WORK REQUIRED: Nothing but the lines from the one containing "From the observer's" through the last line should be written out, please, exactly as they stand.
═══ DATA TO USE
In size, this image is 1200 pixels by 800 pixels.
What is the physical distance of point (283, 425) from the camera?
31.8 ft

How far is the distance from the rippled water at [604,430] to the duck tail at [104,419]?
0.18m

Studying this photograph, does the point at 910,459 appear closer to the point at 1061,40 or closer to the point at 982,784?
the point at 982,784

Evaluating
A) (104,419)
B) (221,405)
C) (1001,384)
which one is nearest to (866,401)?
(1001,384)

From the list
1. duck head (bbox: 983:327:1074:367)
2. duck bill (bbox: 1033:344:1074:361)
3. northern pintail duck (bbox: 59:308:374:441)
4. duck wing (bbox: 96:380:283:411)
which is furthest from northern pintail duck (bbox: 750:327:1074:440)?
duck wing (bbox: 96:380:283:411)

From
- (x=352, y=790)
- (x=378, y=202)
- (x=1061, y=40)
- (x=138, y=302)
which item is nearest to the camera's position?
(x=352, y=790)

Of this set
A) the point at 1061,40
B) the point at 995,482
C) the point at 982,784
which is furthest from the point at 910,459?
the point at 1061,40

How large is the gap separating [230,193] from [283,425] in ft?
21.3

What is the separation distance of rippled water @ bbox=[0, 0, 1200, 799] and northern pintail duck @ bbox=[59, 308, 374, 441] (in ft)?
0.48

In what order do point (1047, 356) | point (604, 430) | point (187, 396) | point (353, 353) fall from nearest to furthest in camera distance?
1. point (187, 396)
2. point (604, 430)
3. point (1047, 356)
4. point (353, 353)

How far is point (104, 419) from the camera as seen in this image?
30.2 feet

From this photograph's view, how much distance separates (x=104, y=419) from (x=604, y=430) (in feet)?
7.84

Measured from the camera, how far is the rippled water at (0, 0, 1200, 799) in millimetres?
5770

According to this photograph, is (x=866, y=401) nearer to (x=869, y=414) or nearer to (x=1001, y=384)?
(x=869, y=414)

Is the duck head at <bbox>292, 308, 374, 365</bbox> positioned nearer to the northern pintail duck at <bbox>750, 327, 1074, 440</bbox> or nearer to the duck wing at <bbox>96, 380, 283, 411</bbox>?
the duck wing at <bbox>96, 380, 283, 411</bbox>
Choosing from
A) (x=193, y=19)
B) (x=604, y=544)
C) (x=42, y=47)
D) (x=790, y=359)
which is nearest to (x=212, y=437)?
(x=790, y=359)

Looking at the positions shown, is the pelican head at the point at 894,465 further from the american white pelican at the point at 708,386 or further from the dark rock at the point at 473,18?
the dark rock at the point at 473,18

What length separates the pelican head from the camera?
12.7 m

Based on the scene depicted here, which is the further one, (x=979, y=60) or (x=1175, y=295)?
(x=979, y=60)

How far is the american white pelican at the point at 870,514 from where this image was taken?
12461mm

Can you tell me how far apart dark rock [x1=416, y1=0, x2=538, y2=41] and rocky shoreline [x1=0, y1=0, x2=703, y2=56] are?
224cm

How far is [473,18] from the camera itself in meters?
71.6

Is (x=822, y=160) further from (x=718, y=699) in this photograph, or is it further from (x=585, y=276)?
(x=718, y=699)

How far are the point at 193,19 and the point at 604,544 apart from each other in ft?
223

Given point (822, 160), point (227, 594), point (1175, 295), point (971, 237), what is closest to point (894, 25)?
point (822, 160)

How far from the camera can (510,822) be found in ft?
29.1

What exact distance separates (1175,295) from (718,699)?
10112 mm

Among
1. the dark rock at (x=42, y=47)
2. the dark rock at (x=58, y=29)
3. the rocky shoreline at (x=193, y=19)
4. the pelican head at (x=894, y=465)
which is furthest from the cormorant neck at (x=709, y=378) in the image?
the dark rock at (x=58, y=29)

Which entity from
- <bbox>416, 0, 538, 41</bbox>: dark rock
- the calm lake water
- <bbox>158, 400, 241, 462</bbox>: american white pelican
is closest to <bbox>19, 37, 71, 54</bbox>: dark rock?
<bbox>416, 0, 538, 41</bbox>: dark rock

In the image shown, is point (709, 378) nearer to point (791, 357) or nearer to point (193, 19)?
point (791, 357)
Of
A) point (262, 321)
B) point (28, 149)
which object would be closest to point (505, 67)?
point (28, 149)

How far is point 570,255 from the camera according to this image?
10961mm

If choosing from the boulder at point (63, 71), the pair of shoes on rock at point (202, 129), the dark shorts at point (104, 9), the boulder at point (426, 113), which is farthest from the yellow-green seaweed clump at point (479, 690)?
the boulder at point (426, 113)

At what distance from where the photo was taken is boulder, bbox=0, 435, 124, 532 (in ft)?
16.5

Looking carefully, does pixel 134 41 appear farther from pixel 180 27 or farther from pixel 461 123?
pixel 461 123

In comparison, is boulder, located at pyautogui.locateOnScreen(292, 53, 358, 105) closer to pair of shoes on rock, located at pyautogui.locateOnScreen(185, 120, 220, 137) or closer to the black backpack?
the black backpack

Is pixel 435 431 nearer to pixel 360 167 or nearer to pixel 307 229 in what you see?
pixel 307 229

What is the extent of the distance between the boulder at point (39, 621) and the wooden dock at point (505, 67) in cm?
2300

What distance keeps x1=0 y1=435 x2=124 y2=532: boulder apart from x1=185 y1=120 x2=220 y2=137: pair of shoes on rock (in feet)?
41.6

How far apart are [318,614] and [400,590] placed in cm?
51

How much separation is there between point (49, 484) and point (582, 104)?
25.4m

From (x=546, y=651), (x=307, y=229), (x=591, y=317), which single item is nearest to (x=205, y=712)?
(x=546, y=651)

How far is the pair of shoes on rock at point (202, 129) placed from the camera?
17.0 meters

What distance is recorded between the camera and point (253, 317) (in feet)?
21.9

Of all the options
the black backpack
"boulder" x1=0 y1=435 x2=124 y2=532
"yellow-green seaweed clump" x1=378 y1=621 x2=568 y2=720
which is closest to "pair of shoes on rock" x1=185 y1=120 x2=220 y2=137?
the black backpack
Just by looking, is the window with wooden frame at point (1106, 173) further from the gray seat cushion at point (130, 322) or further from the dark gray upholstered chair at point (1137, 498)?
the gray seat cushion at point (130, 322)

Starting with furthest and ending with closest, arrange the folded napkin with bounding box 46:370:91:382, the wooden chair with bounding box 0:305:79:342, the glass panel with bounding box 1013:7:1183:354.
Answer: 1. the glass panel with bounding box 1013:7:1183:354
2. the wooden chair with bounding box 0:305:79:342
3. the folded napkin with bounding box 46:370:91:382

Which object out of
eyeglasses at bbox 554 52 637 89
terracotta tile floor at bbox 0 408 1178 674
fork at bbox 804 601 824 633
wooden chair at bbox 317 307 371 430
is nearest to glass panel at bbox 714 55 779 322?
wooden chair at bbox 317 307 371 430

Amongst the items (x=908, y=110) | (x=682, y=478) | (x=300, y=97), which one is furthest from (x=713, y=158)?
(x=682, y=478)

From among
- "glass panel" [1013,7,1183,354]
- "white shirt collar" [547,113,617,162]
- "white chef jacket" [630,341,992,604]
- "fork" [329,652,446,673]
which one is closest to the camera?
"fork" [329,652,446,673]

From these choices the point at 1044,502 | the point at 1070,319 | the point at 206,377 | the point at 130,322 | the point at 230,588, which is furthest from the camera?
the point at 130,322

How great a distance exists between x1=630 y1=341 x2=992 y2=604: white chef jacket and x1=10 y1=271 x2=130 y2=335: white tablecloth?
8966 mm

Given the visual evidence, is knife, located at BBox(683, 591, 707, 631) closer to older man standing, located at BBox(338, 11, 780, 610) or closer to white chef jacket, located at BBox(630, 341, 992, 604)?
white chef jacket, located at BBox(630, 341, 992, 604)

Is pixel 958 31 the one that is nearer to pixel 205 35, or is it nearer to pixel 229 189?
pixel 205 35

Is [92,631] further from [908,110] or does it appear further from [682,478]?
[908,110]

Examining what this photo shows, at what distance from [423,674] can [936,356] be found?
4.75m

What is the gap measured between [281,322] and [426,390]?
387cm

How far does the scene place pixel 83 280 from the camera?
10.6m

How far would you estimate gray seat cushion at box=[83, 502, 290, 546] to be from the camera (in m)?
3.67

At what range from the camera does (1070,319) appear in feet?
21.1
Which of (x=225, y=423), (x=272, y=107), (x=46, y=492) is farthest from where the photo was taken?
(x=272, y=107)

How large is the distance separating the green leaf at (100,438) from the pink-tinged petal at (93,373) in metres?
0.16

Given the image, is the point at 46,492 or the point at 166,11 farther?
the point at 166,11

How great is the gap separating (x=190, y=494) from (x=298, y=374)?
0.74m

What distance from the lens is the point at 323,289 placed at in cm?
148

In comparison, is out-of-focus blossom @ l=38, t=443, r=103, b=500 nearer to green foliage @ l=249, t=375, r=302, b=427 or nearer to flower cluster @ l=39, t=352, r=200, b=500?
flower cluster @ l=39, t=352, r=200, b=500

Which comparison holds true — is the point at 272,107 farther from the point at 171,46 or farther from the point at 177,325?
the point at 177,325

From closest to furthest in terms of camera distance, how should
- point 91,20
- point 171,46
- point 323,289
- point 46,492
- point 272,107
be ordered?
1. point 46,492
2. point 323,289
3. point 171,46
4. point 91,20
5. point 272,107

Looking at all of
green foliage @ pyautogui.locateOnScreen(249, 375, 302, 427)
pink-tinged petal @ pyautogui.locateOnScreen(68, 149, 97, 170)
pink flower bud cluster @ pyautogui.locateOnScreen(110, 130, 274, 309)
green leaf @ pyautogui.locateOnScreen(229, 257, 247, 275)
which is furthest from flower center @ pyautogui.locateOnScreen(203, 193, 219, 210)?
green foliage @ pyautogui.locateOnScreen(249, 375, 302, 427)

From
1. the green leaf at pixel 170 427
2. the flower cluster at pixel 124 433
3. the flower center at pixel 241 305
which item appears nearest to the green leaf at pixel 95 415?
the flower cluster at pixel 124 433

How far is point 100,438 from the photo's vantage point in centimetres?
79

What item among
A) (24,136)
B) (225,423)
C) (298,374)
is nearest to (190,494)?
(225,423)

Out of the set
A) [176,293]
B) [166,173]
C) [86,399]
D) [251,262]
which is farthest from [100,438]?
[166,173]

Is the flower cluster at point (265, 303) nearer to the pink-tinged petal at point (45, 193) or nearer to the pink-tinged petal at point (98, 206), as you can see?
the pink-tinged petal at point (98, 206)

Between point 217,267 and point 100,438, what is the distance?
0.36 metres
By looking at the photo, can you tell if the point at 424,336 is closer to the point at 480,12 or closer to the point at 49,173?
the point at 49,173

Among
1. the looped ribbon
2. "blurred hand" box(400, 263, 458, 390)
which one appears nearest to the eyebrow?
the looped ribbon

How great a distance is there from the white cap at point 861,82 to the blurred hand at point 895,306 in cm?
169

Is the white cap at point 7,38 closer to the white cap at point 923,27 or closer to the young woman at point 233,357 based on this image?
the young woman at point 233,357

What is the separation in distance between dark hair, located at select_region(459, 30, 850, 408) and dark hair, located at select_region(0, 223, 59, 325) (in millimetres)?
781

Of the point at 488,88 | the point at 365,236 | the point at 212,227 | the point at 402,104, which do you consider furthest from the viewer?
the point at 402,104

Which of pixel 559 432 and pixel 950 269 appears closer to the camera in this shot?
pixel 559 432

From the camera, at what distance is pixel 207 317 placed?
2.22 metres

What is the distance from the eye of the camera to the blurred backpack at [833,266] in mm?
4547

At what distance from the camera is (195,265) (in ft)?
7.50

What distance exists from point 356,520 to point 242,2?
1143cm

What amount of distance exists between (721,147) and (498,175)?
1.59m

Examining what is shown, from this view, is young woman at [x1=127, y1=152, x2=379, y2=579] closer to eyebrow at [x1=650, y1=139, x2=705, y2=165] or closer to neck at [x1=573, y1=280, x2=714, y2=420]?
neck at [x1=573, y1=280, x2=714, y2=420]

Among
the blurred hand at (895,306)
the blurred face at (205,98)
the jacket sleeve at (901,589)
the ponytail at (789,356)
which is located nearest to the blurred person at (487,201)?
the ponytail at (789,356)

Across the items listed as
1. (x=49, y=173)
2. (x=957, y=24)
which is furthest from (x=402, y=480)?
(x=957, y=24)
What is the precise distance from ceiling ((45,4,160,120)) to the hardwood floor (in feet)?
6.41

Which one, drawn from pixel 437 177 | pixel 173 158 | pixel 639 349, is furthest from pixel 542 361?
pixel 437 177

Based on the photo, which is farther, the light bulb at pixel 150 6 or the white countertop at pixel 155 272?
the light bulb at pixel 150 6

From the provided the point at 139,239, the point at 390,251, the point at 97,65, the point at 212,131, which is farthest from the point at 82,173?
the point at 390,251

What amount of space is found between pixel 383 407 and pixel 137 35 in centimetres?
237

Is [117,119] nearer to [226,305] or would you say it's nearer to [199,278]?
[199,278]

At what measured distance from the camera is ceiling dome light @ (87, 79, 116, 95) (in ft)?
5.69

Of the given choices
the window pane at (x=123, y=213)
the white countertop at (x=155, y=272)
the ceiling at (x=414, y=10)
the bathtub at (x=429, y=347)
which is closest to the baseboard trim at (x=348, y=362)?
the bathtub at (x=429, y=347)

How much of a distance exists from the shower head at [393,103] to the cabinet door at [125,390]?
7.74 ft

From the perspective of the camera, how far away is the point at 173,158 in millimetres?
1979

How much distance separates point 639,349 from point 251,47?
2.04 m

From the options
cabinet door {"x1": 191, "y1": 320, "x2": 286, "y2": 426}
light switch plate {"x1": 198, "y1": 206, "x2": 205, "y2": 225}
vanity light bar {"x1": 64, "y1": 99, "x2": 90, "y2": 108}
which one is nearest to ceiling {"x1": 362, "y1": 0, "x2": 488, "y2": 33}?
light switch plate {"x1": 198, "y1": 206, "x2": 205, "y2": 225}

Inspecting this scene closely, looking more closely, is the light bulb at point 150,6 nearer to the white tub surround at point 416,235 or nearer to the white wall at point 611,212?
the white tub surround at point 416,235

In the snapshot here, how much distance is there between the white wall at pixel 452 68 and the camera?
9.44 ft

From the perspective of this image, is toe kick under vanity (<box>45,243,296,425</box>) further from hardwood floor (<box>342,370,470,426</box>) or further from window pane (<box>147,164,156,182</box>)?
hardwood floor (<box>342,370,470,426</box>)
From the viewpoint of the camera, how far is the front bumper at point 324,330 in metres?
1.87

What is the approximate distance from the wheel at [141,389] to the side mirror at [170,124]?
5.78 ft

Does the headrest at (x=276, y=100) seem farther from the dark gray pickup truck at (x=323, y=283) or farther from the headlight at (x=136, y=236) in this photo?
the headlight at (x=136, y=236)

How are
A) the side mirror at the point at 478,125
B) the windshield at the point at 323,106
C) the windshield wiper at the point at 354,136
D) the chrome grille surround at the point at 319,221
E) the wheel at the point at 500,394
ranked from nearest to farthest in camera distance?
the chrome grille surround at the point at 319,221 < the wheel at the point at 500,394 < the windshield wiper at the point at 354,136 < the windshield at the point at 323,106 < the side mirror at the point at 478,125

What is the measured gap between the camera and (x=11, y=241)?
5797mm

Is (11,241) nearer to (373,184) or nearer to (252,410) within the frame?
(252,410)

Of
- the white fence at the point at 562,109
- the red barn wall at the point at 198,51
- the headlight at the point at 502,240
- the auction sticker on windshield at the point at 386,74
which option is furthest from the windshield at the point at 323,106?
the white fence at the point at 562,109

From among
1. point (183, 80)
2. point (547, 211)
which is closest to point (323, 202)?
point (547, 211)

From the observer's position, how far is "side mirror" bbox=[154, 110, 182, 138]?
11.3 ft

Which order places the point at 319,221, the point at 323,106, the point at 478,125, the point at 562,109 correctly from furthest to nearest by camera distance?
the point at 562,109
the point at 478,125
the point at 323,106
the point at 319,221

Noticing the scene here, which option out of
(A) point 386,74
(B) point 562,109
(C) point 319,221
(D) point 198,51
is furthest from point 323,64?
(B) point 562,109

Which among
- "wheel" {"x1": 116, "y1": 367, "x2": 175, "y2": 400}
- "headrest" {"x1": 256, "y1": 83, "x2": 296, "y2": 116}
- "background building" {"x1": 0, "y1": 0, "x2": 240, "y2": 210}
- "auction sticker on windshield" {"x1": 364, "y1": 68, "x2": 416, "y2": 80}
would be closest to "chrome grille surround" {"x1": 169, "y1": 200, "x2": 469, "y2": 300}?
══════
SOLUTION:
From the observer's position, how far is "side mirror" bbox=[154, 110, 182, 138]?
11.3 ft

Which order places the point at 319,221, the point at 323,106, the point at 478,125, the point at 562,109 correctly from furthest to nearest by camera distance?
the point at 562,109
the point at 478,125
the point at 323,106
the point at 319,221

Noticing the scene here, which option out of
(A) point 386,74
(B) point 562,109
(C) point 319,221
(D) point 198,51
is furthest from point 323,64?
(B) point 562,109

Which among
- "wheel" {"x1": 116, "y1": 367, "x2": 175, "y2": 400}
- "headrest" {"x1": 256, "y1": 83, "x2": 296, "y2": 116}
- "background building" {"x1": 0, "y1": 0, "x2": 240, "y2": 210}
- "auction sticker on windshield" {"x1": 364, "y1": 68, "x2": 416, "y2": 80}
would be closest to "chrome grille surround" {"x1": 169, "y1": 200, "x2": 469, "y2": 300}?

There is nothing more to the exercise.